The Somerset Thinking Skills Course is a UK version of this approach. Contact: nba@somersetthinkingskills.co.uk; www.somersetthinkingskills.co.uk

STRETCHING THE LIMITS OF THOUGHT

Case study: St Thomas More

Year 7 geographers at St Thomas More Roman Catholic high school, in North Shields, were having to think long and hard about the cause and effect of population growth.

They were struggling to plot a series of statements along a graph recording growth from the Middle Ages to the present. Where, for example, to place the statement: “Most people in the Sudan, including children, work on farms”? In the distant past, in the 19th century, now?

Group discussion ensued about the state of Africa past and present. Julie McGrane, head of geography, called the class together and pushed the reasoning further through constant questioning, exploring concepts like more and less developed countries and the notion that more does not necessarily mean better.

Pupils seemed eager to take part, and there was certainly no “off-task behaviour” as Ms McGrane calls it. But 11-year-old David Allcock put it more plainly. His teacher’s probing approach, he said, “makes you get your brain working”.

One of McGrane’s favourite strategies is called “mysteries”. It requires pupils to organise 30 statements to explain their answer to a question. She said: “When a child is stuck and you ask them what they are stuck on they often find it difficult to explain. But when you see them physically working on the table you can interpret what is going on in the brain and where the problem lies.”

St Thomas More is a training school and has beacon status. Over 60 per cent of its 1,300 pupils, drawn from an area of high unemployment, gained five higher-grade GCSEs last year.

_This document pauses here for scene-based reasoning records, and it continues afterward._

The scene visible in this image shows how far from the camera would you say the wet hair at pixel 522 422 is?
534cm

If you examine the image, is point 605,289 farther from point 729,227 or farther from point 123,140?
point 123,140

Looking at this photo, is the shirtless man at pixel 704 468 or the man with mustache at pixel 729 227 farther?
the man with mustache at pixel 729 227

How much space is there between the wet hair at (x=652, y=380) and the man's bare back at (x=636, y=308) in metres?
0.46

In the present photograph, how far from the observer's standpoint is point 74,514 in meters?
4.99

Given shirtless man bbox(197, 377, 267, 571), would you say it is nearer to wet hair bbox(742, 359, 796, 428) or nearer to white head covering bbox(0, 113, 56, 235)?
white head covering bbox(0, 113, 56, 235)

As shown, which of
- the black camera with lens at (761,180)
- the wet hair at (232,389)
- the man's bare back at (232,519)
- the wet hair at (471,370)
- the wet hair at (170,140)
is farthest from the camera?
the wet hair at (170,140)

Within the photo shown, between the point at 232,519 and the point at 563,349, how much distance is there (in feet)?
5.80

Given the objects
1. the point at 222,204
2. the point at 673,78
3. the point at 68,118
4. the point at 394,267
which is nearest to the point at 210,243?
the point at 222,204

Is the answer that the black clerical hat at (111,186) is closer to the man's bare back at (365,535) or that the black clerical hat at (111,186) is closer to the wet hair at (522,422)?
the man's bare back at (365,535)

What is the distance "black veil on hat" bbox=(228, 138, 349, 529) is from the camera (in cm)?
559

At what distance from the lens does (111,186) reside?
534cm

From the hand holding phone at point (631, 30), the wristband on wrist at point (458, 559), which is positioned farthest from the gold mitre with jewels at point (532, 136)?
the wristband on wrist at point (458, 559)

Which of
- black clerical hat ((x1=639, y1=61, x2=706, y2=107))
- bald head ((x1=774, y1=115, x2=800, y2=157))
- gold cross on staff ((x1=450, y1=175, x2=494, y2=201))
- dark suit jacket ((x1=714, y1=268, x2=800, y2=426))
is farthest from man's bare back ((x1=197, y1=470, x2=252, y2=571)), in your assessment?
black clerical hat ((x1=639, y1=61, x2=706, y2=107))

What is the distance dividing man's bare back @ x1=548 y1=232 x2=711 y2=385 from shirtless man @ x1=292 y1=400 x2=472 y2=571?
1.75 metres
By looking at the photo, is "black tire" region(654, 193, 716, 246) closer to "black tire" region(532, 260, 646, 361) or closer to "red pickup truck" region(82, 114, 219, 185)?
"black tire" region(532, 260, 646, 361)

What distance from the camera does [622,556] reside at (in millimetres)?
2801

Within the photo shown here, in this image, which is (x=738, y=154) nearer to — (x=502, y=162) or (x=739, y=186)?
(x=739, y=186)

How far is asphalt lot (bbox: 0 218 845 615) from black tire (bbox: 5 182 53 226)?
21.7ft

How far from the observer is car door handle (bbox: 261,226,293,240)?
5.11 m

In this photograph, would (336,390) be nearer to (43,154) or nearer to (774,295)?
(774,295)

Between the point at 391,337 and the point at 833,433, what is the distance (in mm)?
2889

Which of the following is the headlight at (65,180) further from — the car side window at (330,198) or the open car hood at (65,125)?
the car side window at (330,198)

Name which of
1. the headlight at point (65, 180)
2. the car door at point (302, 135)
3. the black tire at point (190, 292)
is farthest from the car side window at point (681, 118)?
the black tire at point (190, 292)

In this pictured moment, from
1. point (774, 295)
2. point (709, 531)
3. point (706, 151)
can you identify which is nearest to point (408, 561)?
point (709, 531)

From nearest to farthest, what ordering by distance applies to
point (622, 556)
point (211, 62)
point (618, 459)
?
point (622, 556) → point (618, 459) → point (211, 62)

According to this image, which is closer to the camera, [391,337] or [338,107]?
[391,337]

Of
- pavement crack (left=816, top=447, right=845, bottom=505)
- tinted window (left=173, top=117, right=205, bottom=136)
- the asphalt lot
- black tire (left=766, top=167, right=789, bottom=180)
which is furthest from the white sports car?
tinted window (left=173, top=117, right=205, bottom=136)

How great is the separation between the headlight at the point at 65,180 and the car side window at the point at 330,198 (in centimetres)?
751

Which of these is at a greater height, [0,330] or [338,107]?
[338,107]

It is a member of the North-east school-based research consortium into thinking skills, a partnership between the Thinking Skills Research Centre, Newcastle University, North Tyneside and Northumberland education authorities and six secondaries. It is one of four consortia established by the Teacher Training Agency three years ago to undertake classroom-based research.

Ms McGrane, 29, is in charge of training in teaching and learning, but she is also responsible for the development of thinking skills in the school. She became a convert to the movement as a student teacher under Dr David Leat at Newcastle, the author of Thinking Through Geography (Chris Kington Publishing, pound;25).

No fewer than 27 teachers at St Thomas More are now involved in developing a whole-school, cross-curricular approach to thinking skills. This has involved keeping a video recording of “thinking” lessons and analysing practice, maintaining journals and asking pupils to keep logs.

“The research has made us reflect greatly on the process of how we teach and how children learn. We believe that the kids’ ability to handle and process information has improved; writing has become more analytical; pupils give longer responses to questions and are able to pose probing, open questions,” she said.

The key to success had been the use of debriefing in lessons in which teachers encouraged pupils to talk about their solutions.

Michael Moat, 17, an A-level geographer, believes he has gained enormously from the approach. He said: “I was one of those who would sit back and let the lesson flow over them. Now I have become more confident about asking questions and about developing the detail of my arguments.

“This approach pushes you to think about other factors rather than hanging onto one thing.”